The derivative of the detector response with respect to the particle energy is
\[ \frac{dL}{dE_0} = S(E_0),\]and Birks' law can be linearized as
\[ \left( \frac{dL}{dE_0} \right)^{-1} = \frac{1+ kB \cdot \frac{dE}{dx}}{S_0}\]The data for the dependence $L(E_0)$ are not available in large quantity, so numerical differentiation is not feasible.

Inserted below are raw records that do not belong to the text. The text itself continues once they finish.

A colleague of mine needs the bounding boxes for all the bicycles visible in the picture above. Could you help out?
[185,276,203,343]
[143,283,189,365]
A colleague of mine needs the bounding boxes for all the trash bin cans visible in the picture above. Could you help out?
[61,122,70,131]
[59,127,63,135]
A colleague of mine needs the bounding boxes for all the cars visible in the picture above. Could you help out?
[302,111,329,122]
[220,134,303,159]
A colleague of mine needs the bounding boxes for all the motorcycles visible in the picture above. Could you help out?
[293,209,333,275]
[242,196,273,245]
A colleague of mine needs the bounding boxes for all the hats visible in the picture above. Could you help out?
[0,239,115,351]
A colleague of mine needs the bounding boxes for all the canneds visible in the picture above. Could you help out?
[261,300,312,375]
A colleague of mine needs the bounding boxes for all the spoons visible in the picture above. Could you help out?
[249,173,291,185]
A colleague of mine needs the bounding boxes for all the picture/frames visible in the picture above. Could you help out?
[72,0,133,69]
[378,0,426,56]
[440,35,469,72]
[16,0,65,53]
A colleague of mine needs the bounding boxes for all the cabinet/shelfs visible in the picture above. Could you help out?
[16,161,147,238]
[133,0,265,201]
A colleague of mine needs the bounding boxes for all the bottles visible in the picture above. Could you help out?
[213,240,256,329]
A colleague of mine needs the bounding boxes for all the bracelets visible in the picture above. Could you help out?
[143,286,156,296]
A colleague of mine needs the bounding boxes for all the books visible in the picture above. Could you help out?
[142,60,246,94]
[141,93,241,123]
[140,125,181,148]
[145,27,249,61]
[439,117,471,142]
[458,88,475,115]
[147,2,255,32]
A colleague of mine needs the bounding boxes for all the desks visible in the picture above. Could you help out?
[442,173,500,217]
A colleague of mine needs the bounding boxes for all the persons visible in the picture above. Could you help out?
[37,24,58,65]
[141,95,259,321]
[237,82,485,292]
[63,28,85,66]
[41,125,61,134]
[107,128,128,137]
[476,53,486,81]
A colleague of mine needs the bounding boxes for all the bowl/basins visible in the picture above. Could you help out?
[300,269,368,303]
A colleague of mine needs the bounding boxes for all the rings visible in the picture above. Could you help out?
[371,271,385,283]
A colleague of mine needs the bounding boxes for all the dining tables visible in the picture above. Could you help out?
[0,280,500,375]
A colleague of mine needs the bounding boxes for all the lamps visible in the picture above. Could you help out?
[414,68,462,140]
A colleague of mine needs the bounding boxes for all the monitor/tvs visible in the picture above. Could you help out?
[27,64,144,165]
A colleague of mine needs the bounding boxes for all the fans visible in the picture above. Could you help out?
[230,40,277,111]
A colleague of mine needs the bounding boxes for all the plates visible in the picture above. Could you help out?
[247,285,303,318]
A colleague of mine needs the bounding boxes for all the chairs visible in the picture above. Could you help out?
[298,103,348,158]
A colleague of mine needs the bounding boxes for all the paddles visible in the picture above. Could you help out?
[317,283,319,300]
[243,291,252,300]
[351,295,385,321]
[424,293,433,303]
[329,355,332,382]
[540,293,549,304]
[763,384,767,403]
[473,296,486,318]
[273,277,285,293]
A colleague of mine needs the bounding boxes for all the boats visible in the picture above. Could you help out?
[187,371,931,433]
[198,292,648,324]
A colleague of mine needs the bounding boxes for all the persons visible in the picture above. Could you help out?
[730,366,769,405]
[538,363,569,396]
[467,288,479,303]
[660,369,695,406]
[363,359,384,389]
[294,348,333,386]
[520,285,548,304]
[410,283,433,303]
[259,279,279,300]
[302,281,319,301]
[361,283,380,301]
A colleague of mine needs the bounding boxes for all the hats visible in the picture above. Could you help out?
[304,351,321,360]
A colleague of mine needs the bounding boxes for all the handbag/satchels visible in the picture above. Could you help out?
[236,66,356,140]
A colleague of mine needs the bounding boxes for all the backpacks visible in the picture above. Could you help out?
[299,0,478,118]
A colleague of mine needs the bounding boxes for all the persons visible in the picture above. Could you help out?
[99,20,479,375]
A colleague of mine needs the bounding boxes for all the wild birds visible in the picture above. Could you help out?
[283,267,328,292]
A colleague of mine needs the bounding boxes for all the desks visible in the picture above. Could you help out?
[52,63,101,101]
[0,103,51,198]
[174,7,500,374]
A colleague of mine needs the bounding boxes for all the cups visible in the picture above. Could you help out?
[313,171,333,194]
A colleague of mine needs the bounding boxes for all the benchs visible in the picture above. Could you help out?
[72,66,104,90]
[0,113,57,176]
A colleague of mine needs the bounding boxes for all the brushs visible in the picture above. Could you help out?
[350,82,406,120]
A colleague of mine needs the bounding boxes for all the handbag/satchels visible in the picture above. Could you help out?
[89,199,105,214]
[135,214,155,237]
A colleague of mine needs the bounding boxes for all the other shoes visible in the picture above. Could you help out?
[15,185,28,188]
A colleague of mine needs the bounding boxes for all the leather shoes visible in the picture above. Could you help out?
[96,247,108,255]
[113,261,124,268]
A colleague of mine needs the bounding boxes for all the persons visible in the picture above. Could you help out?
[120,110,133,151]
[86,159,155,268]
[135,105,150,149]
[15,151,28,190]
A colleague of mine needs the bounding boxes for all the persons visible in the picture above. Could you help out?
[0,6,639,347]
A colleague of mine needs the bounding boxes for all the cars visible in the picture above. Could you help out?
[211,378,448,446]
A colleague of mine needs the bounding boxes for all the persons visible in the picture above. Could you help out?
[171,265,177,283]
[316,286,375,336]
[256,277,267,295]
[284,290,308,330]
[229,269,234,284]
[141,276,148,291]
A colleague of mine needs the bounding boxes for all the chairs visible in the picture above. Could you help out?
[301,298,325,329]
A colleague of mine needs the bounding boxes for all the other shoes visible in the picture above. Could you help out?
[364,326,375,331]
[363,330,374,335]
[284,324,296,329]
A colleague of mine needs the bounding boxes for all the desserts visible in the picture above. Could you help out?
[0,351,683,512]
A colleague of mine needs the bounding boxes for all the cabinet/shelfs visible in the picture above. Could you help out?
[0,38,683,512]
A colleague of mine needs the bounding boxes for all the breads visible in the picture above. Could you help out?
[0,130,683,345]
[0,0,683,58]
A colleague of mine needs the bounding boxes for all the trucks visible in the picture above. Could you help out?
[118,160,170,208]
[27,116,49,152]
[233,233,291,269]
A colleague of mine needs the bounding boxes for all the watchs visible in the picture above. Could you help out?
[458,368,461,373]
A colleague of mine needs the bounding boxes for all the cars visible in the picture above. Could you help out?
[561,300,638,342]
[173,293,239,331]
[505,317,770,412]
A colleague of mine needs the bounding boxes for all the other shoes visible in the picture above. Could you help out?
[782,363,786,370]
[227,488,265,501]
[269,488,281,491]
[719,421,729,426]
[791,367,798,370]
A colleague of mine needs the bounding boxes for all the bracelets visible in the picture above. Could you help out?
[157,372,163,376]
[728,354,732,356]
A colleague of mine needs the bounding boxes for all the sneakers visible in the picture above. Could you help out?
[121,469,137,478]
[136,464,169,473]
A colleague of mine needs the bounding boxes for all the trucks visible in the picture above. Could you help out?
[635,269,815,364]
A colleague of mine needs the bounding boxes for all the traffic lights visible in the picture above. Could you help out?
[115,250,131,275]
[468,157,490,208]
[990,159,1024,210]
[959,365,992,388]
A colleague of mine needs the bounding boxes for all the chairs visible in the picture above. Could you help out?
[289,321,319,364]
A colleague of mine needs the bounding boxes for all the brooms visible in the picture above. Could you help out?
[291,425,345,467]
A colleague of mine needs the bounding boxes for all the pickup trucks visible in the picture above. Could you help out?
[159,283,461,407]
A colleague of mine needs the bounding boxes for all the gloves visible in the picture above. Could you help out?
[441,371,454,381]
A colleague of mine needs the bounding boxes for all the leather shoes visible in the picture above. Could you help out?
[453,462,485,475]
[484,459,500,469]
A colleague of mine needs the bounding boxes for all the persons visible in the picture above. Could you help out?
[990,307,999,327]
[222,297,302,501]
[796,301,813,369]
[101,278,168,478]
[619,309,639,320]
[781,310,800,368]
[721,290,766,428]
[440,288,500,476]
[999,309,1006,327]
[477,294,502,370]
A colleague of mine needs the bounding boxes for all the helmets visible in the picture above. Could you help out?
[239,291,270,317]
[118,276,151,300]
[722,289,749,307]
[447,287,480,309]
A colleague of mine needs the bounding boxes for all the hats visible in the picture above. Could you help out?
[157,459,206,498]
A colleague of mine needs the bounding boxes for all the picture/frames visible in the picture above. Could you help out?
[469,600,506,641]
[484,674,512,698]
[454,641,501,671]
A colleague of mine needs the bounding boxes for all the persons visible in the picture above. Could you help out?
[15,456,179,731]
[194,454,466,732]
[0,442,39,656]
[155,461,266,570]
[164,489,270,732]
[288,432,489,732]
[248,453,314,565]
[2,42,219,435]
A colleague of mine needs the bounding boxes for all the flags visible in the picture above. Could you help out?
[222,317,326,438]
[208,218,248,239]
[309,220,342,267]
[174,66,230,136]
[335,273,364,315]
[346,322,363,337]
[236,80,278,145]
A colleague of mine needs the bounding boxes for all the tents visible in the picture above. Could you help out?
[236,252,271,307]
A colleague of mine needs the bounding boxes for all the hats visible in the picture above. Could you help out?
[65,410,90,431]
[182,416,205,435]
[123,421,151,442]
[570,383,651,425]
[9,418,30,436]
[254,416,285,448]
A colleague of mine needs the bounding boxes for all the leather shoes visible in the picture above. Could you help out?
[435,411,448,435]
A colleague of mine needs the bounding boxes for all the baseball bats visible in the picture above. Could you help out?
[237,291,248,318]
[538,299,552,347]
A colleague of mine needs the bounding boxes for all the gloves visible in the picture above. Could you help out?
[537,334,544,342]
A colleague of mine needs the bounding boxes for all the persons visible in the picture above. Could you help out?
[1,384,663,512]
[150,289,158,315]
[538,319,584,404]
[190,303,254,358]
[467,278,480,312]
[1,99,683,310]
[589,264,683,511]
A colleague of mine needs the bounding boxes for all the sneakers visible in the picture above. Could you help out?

As an alternative, we approximate the function $L(E_0)$
\[L = a E_0^4 + b E_0^3 + c E_0^2 + d E_0\]so that
\[\frac{dL}{dE_0} = 4 aE_0^3 + 3b E_0^2 + c E_0 + d \tag{1}\]

The fitting results are:
\[
\begin{cases}
a=5.218 \cdot 10^{-3} \text{MeV}^{-4} \\
b=-2.185 \cdot 10^{-1} \text{MeV}^{-3} \\
c=3.810 \text{MeV}^{-2} \\
d=14.62 \text{MeV}^{-1}
\end{cases}
\]

Now let us plot the linearized graph by calculating the values of $dL/dE$ using the equation (1). The value of $kB$ is the ratio of the slope to the offset.